6.0 The memory system Flashcards
What is the memory wall
Processor is much faster than memory fetching
How is memory latency hidden?
Using a memory hierarchy
What does a memory hierarchy provide?
Hide latency
illusion of infinite capacity
relatively low cost
What are the components in the memory hierarchy?
Register file (SRAM)
L1 cache (on-chip) (SRAM)
L2 cache (on-chip) (SRAM))
Main memory (DRAM)
Hard drive (Magnetic)
Why does memory hierarchies work?
Programs have locality
Spatial, temporal
Move frequently used data and instructions close to the processor (in registers - done by compiler, in cache - done by hardware).
What is temporal locality?
Accesses to the same location are likely to occur in near time
What is spatial locality?
Accesses to nearby locations are likely to happen in near time
What is a cache?
Consist of a number of equally sized locations (block/line)
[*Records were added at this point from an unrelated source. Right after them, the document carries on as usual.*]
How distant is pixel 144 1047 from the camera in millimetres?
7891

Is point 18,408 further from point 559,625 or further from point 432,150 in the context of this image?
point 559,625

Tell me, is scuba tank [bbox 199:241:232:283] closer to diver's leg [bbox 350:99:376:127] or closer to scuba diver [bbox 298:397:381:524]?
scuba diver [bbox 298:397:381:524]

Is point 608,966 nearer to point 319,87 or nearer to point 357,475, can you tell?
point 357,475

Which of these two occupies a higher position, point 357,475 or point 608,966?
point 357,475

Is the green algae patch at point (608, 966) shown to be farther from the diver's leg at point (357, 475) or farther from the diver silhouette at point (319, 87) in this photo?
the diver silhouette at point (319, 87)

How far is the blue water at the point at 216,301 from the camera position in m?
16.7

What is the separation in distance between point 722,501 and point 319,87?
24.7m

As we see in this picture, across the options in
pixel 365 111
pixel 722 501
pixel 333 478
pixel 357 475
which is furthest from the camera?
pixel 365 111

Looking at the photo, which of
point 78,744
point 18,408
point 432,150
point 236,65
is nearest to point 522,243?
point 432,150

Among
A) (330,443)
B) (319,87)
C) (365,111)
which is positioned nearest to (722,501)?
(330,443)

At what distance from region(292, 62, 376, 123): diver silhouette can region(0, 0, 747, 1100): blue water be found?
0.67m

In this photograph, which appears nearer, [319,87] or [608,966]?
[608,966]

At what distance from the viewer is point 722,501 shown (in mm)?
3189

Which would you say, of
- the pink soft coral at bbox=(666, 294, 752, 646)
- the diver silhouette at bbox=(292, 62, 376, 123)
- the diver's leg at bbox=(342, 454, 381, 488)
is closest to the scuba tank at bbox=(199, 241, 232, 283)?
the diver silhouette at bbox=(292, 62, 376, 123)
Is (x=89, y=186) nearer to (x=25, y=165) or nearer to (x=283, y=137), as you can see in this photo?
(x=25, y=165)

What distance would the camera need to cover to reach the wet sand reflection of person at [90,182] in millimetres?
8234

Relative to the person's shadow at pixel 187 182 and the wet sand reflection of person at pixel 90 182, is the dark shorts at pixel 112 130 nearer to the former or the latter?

What are the three types of caches?
Direct mapped
Fully associative
Set associative
What is a direct mapped cache?
Each block address is mapped to exactly one cache location
index = block_addr % block_count
Tag: part of the address that accesses the cache
More efficient lookup, but more conflict misses
What is a fully associative cache?
All blocks can be stored anywhere in the cache.
No index
Need to search the whole cache
What is a set associative cache?
Each block can map to n locations in the cache. Need to look up the index of the block in each set to be sure if the address is stored in cache
sets = block_count / n
index: block_address % set_count
less prone to location conflicts compared to direct mapped caches
What does the cache block address consist of?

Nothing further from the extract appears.